Agreed, it's a bad ship to sail together in, SBI also developed discrepancies on its YONO app due to "system outage". This is a bank which facilitates around 3,85,675 transactions per day and has ambitious plans to double its customer-base by March 2021. 

Also, not to impugn the esteemed steward-in-charge, but the RBI isn't immune to the problem of "technical glitch" either. In February 2020, RTGS and NEFT transactions were halted for almost 12 hours due to issues encountered by Indian Financial Technology & Allied Services (IFTAS), a subsidiary of the RBI.

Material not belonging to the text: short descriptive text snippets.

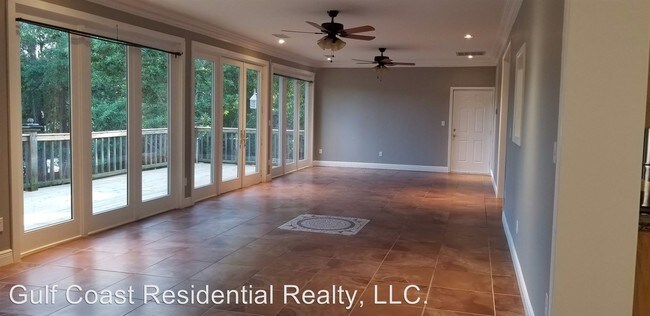 Building Photo - 4 br, 3.5 bath House - 3828 Chaumont Circle
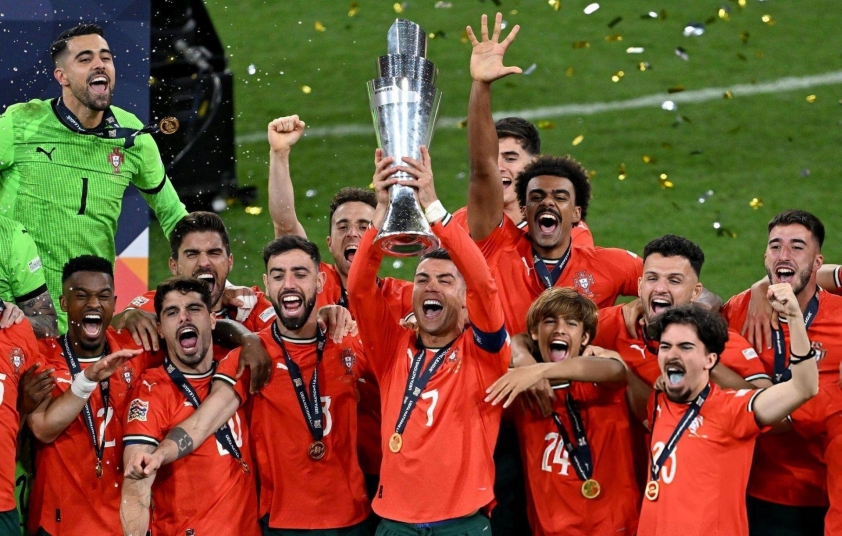 CHÍNH THỨC: Ronaldo chốt tương lai sau khi vô địch Nations League 646951
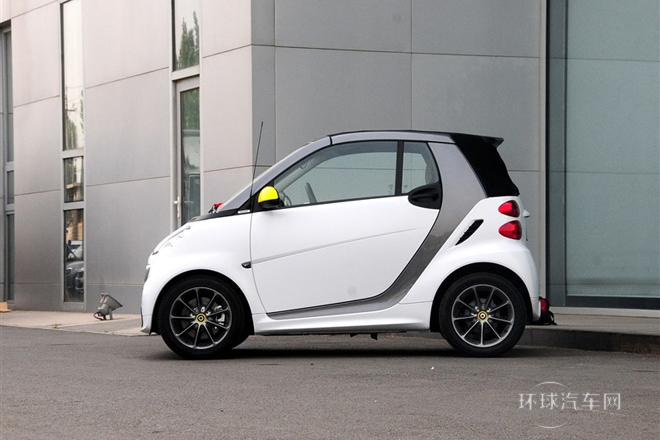 2014款 1.0 MHD 敞篷BoConcept特別版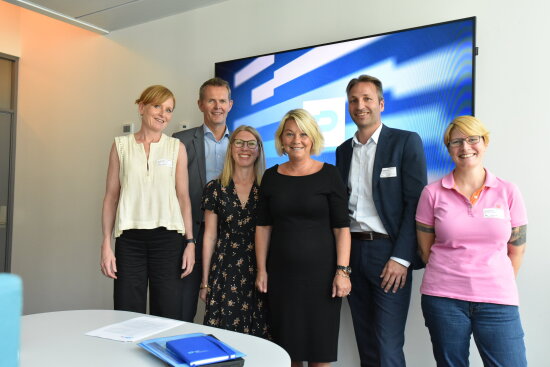Representanter fra NAV og Skedsmo kommune presenterte innovasjonsprosjektet for bedre digitale økonomisk informasjon for Monica Mæland, Difi og DOGA.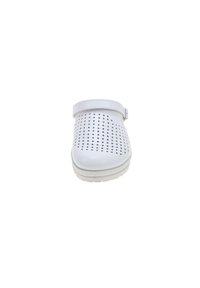 Zoccolo bianco perforato con cinturino regolabile e suola texture. Presenta una finitura liscia e una punta arrotondata per il massimo comfort.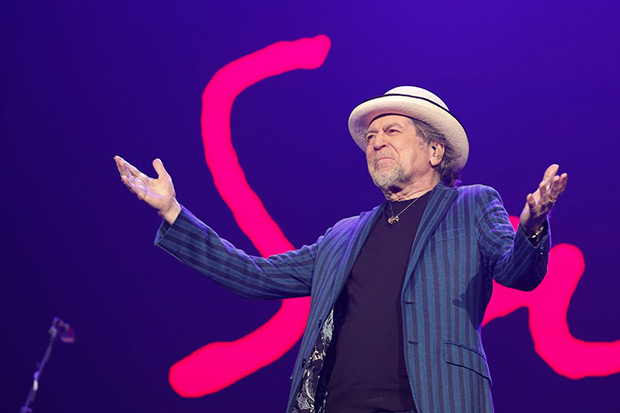 Joaquín Sabina cierra en Madrid su gira «Contra todo pronóstico». © EFE|Javier Lizón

Does This Play in Favour of the New Fintech Entities?

Perhaps a traditional bank's incapabilities indicate changing winds to their shores such as the rightfully expected advent of fintech. One would assume that neobanks or other digital first platforms aren't indisposed to such lacunae... 

Afterall, most new age players, with their slick UI and robust API frameworks are equipped to process high customer requests without being overwhelmed, right?

However, history teaches us the truth is somewhere in the middle. Traditional banks still hold most cards when it comes to actual underwriting (translation: lending), meaning upstart fintechs end up depending on legacy infrastructure of banks, albeit indirectly.

For that matter, it is high time that RBI and other regulators mandate investments in backend technology which needs to be in tandem with the growth of banks, if the onus of money flows is intended to continue on their technologically-challenged shoulders. The bigger you are, the higher compliance you should require!

As the customer bases of banks grow, it is incumbent upon the banks to solidify their existing technological capabilities and retrofit the damaged or imperfect ones. With COVID-induced digital adoption on a high (UPI recently hit at an all-time high of 2.2 billion transactions in November 2020), the reliance on digital banking infrastructure is inescapable and thus calls for integrity.